The three-person crew aboard the 72-foot island tanker William McLoon radioed Coast Guard Sector Northern New England around 8:40 p.m. Tuesday, reporting flooding in the engine room.
“There was about three feet of water in the engine room, and four feet on deck, and [the crew] didn’t know where it was coming from,” Chief Warrant Officer Curtis Barthel of the Rockland station said Wednesday. “We launched lifeboats from here and from our station in Boothbay Harbor.”
At 9:45 p.m., a Falcon jet aircrew and a Jayhawk helicopter aircrew from Coast Guard Air Station Cape Cod went to the scene.
The Coast Guard cutter Flyingfish, an 87-foot patrol boat from Boston, was also diverted to the scene.
The helicopter rescue crew and the boat crew from Station Boothbay Harbor arrived around 10:35 p.m. and dropped a water pump to the ship’s crew.
Rescue crews aided efforts to pump water from the vessel throughout the night. The three crew members of the McLoon stayed aboard as well.
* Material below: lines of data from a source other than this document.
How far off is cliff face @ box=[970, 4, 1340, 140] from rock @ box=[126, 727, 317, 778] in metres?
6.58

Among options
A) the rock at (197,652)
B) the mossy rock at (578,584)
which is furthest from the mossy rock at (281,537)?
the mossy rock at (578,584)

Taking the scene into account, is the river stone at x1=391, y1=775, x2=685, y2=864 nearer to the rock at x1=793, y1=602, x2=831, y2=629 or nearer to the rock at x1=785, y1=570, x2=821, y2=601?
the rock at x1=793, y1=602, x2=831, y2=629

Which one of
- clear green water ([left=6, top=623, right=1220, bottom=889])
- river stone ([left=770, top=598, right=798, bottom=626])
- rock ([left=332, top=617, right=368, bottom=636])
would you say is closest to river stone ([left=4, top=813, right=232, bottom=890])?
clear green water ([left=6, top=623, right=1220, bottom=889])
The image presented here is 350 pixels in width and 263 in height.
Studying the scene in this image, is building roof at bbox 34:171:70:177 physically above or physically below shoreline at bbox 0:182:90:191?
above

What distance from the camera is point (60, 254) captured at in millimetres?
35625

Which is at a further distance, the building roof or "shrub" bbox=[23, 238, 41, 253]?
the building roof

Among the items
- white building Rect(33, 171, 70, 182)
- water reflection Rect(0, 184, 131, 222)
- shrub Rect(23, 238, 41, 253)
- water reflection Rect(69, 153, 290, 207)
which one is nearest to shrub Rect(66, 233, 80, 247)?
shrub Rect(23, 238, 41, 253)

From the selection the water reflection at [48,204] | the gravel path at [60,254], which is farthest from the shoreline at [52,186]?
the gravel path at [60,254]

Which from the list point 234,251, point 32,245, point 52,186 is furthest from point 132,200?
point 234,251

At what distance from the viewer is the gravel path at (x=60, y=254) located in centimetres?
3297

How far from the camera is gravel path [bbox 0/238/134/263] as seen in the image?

“Since the crew had a marine radio aboard the vessel, they were able to radio for help when they began taking on water,” said Petty Officer 2nd Class Sean Killian, a communications watchstander at Sector Northern New England in South Portland.
Lt. Lisa Tinker of the communications office at the Coast Guard station in South Portland said Wednesday the Flyingfish towed the McLoon to Gowan Marine in Portland, where inspectors examined the ship.
The McLoon was headed for Florida when it began taking on water, Tinker said.